The peroxone process is one of the AOPs that lead to (•)OH. Hitherto, it has been generally assumed that the (•)OH yield is unity with respect to O3 consumption. Here, experimental data are presented that suggest that it must be near 0.5. The first evidence is derived from competition experiments. The consumption of 4-chlorobenzoic acid (4-CBA), 4-nitrobenzoic acid (4-NBA) and atrazine present in trace amounts (1 μM) has been followed as a function of the O3 concentration in a solution containing H2O2 (1 mM) and tertiary butanol (tBuOH, 0.5 mM) in excess over the trace compounds.
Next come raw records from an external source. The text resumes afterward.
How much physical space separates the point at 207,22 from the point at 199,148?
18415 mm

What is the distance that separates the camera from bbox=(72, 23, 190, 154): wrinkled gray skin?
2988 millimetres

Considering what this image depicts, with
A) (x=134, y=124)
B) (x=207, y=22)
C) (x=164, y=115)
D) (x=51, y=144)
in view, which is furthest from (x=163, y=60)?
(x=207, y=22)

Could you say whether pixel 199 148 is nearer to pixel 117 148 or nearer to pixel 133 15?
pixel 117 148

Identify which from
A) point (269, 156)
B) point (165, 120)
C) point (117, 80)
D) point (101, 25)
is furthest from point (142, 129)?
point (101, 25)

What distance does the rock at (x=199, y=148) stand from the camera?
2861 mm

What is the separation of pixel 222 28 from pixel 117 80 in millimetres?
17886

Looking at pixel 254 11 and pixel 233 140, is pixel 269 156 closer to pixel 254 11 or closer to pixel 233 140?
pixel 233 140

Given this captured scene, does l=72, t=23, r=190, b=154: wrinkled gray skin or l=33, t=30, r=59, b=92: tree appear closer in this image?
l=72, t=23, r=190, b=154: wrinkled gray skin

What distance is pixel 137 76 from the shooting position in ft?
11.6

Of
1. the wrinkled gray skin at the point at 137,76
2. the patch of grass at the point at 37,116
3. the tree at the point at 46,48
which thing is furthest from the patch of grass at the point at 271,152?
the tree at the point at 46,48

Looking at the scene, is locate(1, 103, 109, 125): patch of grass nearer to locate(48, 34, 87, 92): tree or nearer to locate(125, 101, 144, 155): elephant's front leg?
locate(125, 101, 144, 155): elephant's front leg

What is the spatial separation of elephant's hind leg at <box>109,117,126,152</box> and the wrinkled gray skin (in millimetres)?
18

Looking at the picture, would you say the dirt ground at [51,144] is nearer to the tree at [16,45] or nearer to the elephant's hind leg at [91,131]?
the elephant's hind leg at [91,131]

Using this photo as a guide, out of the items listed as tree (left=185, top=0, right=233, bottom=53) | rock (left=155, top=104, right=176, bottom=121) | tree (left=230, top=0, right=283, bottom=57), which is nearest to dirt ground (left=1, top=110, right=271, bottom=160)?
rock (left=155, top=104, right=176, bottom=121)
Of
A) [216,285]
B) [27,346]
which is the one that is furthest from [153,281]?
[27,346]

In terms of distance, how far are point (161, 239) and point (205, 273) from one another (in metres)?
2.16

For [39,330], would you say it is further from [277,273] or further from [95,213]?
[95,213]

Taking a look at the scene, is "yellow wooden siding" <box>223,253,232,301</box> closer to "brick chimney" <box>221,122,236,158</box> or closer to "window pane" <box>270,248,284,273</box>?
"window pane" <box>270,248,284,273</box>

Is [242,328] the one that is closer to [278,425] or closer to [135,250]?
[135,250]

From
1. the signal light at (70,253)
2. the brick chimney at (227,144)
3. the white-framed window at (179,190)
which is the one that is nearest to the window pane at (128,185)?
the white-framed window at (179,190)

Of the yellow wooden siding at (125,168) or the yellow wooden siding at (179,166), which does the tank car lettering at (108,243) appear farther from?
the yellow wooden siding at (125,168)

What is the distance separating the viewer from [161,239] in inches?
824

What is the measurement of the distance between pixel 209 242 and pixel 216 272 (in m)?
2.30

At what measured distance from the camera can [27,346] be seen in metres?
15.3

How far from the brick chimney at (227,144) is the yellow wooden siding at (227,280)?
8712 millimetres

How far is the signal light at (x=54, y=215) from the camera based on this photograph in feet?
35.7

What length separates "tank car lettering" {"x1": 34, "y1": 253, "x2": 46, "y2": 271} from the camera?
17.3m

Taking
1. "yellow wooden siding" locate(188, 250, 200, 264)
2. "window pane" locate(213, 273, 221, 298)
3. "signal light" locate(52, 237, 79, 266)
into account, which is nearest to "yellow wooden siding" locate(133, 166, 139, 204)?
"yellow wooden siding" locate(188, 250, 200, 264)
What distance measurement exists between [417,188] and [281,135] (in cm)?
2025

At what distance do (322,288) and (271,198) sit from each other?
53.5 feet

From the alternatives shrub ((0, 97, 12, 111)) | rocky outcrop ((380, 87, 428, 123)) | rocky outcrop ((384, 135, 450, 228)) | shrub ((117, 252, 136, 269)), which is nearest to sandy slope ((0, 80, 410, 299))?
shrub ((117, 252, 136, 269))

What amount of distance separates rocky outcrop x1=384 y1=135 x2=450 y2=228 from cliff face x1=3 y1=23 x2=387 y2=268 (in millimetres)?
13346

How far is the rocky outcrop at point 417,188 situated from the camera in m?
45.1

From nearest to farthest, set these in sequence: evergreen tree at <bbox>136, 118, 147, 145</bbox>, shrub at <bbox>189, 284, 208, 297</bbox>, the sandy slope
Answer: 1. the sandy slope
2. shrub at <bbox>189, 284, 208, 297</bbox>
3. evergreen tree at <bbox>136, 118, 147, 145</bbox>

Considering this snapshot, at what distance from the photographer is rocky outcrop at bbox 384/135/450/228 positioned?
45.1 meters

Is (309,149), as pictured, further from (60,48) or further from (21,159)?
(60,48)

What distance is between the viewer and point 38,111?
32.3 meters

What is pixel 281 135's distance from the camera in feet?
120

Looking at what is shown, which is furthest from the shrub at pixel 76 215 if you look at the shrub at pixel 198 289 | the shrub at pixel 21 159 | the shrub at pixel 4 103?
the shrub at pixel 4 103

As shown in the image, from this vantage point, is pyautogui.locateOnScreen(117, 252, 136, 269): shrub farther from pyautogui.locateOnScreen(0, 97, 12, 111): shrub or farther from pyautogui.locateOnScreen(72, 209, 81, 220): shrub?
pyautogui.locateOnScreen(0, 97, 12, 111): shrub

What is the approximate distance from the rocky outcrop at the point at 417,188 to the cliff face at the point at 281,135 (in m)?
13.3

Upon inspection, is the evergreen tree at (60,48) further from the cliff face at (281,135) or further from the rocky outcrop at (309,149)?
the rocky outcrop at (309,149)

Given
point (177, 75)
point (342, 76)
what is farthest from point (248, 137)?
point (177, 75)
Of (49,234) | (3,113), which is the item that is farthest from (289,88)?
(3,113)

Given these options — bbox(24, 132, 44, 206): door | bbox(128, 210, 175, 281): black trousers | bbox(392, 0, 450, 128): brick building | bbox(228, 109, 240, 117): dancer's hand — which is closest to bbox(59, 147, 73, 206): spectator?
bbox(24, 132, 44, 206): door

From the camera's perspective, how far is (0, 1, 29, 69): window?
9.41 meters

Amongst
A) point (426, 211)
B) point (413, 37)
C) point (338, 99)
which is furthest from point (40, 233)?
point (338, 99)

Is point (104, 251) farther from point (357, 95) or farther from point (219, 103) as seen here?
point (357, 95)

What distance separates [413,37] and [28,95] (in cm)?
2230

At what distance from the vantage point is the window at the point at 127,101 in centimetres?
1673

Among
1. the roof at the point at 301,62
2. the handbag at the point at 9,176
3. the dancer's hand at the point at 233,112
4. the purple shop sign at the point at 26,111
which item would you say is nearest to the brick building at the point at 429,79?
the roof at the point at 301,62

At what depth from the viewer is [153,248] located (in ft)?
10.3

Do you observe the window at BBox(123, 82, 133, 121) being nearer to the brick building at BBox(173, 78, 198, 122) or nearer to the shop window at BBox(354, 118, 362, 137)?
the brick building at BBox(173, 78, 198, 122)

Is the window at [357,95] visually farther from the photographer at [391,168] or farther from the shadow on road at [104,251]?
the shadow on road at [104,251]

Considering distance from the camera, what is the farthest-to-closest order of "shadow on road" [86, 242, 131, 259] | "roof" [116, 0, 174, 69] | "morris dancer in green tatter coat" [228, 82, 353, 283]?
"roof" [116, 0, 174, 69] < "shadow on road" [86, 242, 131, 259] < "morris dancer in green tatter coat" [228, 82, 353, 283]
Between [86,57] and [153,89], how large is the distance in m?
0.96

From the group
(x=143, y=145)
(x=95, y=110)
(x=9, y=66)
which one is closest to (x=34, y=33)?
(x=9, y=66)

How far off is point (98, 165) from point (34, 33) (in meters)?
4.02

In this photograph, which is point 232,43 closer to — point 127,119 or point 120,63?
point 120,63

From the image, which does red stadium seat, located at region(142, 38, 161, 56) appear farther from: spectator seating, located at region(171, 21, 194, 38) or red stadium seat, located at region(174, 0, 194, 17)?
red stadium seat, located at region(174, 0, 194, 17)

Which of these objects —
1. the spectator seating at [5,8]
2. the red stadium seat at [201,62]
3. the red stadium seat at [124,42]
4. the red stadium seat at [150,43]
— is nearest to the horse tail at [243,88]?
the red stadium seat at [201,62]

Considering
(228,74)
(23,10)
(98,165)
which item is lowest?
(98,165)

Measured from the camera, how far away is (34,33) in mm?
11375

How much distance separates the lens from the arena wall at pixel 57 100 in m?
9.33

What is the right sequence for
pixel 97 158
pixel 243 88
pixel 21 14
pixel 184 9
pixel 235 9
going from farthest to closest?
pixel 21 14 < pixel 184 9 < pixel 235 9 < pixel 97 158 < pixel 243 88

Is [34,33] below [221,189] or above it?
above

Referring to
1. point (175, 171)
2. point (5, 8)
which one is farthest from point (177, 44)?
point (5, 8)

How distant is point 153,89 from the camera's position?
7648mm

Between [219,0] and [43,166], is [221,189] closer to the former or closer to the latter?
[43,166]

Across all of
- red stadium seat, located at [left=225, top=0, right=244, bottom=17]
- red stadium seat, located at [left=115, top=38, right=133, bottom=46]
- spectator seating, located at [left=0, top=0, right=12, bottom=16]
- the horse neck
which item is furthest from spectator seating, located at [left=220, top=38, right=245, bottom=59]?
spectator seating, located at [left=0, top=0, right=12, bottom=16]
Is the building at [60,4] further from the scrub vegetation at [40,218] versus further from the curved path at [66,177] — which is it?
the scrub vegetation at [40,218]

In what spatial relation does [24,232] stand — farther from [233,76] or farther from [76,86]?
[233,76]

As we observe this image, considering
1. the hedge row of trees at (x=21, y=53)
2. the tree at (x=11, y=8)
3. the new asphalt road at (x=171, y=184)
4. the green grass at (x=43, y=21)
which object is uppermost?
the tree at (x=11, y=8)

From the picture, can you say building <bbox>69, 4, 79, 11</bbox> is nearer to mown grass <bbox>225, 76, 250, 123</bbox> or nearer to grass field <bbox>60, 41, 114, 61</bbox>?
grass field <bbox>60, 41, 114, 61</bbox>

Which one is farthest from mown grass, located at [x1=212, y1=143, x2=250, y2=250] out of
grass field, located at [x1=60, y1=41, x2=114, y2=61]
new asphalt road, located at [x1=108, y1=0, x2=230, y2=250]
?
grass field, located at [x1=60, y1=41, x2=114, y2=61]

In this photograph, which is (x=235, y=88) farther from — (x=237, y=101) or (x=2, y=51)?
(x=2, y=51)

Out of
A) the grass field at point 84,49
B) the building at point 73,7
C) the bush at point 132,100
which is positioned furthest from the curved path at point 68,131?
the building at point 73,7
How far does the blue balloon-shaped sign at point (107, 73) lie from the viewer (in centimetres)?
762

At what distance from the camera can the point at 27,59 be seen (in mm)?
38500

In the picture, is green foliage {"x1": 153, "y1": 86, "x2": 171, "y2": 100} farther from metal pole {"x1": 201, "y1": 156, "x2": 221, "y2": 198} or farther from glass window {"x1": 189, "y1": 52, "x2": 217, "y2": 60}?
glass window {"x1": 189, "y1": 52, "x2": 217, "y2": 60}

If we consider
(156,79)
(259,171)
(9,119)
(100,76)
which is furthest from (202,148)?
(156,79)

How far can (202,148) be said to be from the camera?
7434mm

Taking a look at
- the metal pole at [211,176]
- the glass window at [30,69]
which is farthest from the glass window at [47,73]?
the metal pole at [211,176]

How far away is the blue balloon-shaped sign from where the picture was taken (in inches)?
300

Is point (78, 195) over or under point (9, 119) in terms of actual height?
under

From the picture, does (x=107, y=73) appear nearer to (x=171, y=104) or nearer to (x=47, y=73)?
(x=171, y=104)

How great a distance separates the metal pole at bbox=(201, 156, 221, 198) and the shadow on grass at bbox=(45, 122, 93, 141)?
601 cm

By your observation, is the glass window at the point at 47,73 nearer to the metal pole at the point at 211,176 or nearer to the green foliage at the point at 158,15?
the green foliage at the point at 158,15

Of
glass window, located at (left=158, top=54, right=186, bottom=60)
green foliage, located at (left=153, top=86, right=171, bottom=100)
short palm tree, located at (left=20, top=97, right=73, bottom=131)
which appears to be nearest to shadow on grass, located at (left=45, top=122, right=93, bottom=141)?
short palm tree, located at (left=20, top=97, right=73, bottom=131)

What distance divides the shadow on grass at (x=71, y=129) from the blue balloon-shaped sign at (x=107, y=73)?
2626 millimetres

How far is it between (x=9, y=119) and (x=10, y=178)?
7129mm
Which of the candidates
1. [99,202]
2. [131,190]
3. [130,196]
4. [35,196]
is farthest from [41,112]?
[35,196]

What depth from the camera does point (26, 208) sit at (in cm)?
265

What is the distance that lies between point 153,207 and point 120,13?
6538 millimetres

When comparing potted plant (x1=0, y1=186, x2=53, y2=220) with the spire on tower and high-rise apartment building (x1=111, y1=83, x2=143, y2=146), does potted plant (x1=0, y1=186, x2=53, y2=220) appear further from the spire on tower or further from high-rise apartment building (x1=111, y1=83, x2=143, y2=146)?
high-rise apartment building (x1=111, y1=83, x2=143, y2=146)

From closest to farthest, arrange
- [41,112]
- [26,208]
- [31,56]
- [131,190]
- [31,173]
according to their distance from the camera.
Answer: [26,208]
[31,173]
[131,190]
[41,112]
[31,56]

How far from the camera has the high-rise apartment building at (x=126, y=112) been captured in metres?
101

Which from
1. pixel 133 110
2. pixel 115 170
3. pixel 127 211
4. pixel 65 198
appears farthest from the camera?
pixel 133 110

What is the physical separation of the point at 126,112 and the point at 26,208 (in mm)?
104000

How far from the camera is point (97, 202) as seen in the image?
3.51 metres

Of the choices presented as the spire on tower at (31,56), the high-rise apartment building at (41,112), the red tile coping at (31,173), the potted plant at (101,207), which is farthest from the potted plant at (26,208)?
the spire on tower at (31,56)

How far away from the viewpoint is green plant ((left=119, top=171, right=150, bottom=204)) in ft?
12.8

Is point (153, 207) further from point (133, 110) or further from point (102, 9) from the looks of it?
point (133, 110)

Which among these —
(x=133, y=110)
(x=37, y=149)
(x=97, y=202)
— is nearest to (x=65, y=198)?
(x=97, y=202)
With authentic (•)OH generated by γ-radiolysis such a competition can be adequately fitted by known (•)OH rate constants. Fitting the peroxone data, however, the consumption of the trace indicators can only be rationalized if the (•)OH yield is near 0.5 (4-CBA: 0.56, 4-NBA: 0.49, atrazine: 0.6). Additional information for an (•)OH yield much below unity has been obtained by a product analysis of the reactions of tBuOH with (•)OH and dimethyl sulfoxide with (•)OH. The mechanistic interpretation for the low (•)OH yield is as follows (Merényi et al. Environ. Sci. Technol. 2010, 44, 3505-3507). In the reaction of O3 with HO2(-) an adduct (HO5(-)) is formed that decomposes into O3(•-) and HO2(•) in competition with 2 O2 + OH(-). The latter process reduces the free-radical yield.